§ Exercise A:
Reproduce word for word the part of the passage about Podegrodzie that runs from "Podegrodzie is the" down to "1581 – Podgrodzie.".
§ Exercise B:
Continue the passage about the village of Podegrodzie from the point where it stops.

§ Passage:
--*--

Podegrodzie is a village in Nowy Sącz County, Lesser Poland Voivodeship, in southern Poland. It is the seat of the gmina (administrative district) called Gmina Podegrodzie.

Podegrodzie is the seat of one of the oldest Roman Catholic parishes in historic Lesser Poland. It was probably established here in 1014 by Boleslaw Chrobry, because in the early Middle Ages, two fortified gord existed in this area: Zamczysko and Grobla. Furthermore, Podegrodzie is one of the centers of an ethnic group Lachy Sadeckie. Here, the Museum of Lachy Sadeckie is located.

The village owes its name to the location. Podegrodzie in loose translation means "a settlement under the gord", as it was located at the two castellan residencies, the gords of Grobla and Zamczysko. It was first mentioned in documents from the late 13th century, and Jan Długosz wrote its name in two ways: Podgrodzye and Podgrodze. In 1538 it was spelled Podegrodze, and in 1581 – Podgrodzie.

--*--

§ Stored entries:
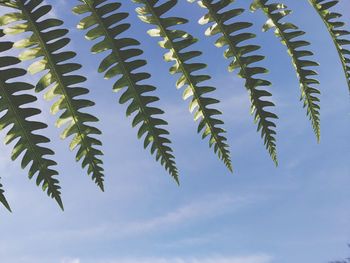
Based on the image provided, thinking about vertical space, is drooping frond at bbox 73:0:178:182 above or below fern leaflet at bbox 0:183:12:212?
above

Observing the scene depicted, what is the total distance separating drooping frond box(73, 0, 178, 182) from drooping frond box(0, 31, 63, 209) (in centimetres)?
26

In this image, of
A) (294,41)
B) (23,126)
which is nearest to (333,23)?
(294,41)

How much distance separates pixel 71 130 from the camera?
4.53 ft

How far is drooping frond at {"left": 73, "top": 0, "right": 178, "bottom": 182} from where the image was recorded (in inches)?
52.7

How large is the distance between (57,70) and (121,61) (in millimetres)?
197

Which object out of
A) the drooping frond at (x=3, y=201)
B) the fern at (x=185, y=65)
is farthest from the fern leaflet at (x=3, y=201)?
the fern at (x=185, y=65)

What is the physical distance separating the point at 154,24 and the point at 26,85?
0.44 metres

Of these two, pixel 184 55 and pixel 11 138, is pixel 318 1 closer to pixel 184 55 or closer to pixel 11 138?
pixel 184 55

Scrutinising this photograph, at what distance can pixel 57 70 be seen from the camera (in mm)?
1309

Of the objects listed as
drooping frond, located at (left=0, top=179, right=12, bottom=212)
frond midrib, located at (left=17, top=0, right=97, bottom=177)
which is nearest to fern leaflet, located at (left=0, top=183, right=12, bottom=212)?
drooping frond, located at (left=0, top=179, right=12, bottom=212)

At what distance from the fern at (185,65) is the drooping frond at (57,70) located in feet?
0.93

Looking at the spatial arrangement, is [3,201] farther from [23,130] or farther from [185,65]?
[185,65]

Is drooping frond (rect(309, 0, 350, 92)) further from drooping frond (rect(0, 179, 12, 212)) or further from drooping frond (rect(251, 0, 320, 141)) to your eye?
drooping frond (rect(0, 179, 12, 212))

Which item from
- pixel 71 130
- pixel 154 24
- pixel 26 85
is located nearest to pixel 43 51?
pixel 26 85
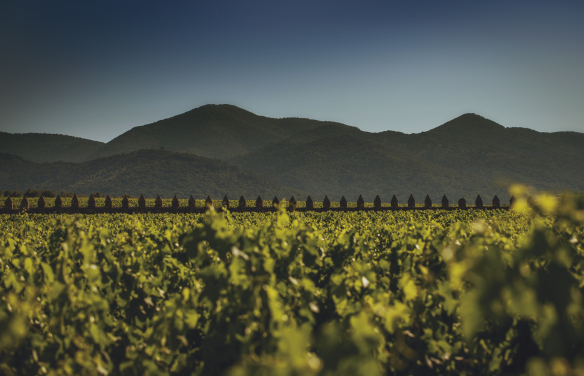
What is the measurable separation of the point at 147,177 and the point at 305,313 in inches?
6265

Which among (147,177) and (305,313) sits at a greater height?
(147,177)

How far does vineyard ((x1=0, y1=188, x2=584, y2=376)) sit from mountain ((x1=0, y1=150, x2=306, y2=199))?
13465 cm

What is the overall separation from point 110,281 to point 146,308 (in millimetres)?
381

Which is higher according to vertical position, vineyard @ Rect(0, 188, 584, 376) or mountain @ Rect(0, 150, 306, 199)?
mountain @ Rect(0, 150, 306, 199)

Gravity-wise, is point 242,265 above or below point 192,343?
above

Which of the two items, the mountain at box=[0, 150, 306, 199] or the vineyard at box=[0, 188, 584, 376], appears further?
the mountain at box=[0, 150, 306, 199]

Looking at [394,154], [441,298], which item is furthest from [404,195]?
[441,298]

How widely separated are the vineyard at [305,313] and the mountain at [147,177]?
442ft

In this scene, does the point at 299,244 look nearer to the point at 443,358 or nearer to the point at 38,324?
the point at 443,358

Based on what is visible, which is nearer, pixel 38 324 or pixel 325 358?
pixel 325 358

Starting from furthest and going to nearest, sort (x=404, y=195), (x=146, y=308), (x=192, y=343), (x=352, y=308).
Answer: (x=404, y=195) → (x=146, y=308) → (x=192, y=343) → (x=352, y=308)

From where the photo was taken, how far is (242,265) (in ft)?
6.59

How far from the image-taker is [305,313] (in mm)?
2049

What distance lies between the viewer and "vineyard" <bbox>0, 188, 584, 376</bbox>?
46.9 inches
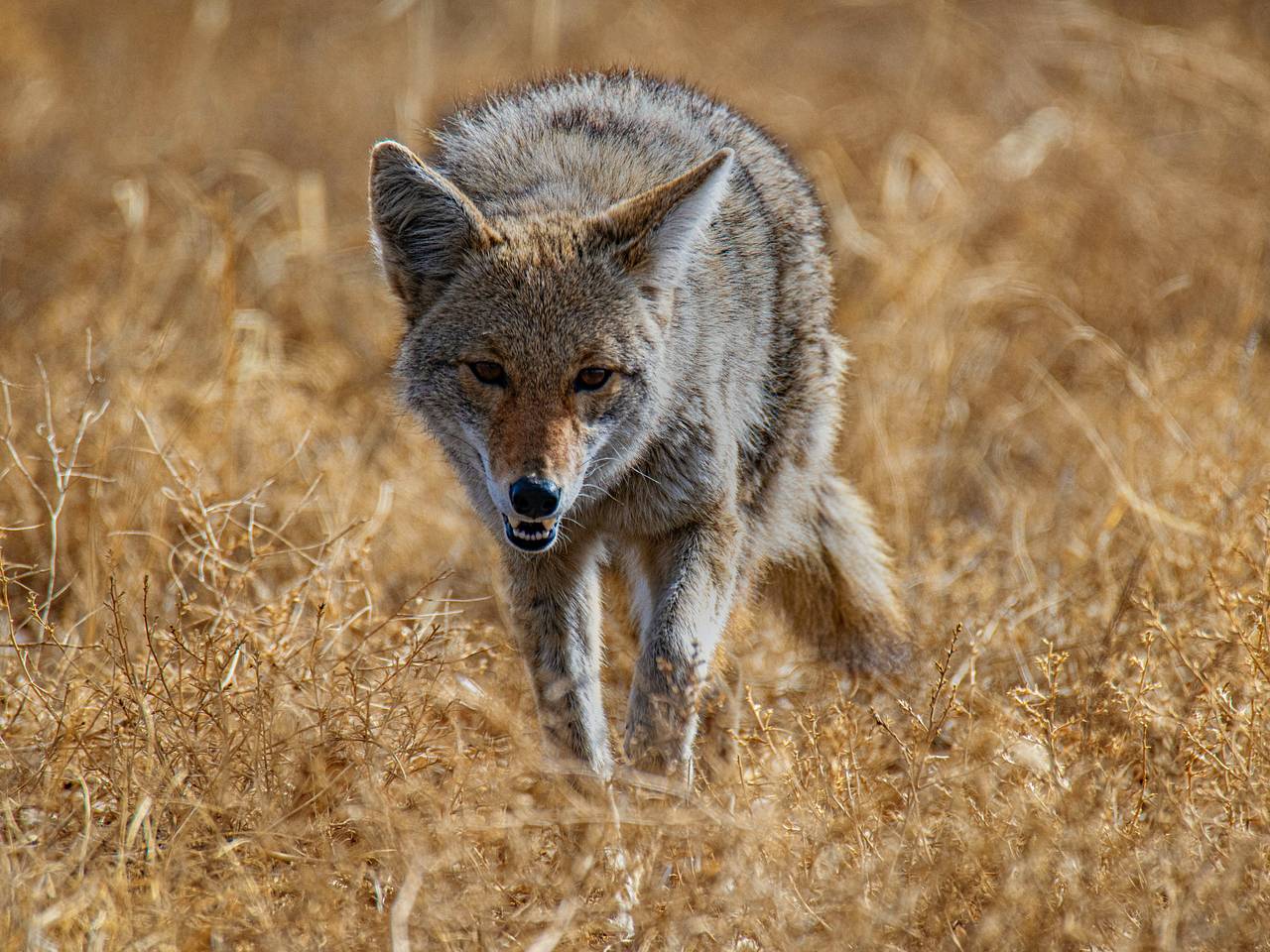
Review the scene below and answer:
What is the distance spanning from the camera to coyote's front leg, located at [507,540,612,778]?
4285 mm

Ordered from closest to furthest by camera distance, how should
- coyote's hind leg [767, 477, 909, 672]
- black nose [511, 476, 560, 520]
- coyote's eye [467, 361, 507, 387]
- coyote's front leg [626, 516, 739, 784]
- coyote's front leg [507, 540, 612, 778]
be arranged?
1. black nose [511, 476, 560, 520]
2. coyote's eye [467, 361, 507, 387]
3. coyote's front leg [626, 516, 739, 784]
4. coyote's front leg [507, 540, 612, 778]
5. coyote's hind leg [767, 477, 909, 672]

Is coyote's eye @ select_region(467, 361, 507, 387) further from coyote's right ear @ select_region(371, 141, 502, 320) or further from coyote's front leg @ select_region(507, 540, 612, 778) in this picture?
→ coyote's front leg @ select_region(507, 540, 612, 778)

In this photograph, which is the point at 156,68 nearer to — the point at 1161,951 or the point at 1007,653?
the point at 1007,653

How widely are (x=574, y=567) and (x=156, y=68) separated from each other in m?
8.40

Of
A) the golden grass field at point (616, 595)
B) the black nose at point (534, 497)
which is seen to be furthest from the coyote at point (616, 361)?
the golden grass field at point (616, 595)

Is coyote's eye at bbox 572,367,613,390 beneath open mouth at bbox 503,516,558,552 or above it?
above

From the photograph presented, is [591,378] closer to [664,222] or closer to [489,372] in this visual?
[489,372]

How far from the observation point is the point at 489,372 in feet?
13.1

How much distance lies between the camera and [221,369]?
21.0 feet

--*--

§ Final answer A:
Podegrodzie is the seat of one of the oldest Roman Catholic parishes in historic Lesser Poland. It was probably established here in 1014 by Boleslaw Chrobry, because in the early Middle Ages, two fortified gord existed in this area: Zamczysko and Grobla. Furthermore, Podegrodzie is one of the centers of an ethnic group Lachy Sadeckie. Here, the Museum of Lachy Sadeckie is located.

The village owes its name to the location. Podegrodzie in loose translation means "a settlement under the gord", as it was located at the two castellan residencies, the gords of Grobla and Zamczysko. It was first mentioned in documents from the late 13th century, and Jan Długosz wrote its name in two ways: Podgrodzye and Podgrodze. In 1538 it was spelled Podegrodze, and in 1581 – Podgrodzie.

§ Final answer B:
In the late 10th century, when southern Lesser Poland became part of the Kingdom of Poland, the seat of the Castellan was a gord at Naszczowice. After it had burned, the castellans moved their residence to the Zamczysko gord, which also burned after some time. Next residence was the gord of Grobla, located on a hill several hundred meters southwards. The village of Podegrodzie was established between the two gords. In 1241, Podegrodzie and Grobla were destroyed during the Mongol invasion of Poland. As a result, the town of Stary Sącz was founded in 1278, replacing Grobla as main administrative center of the region.

Saint Stanislaus Papczyński was born in this village in 1631.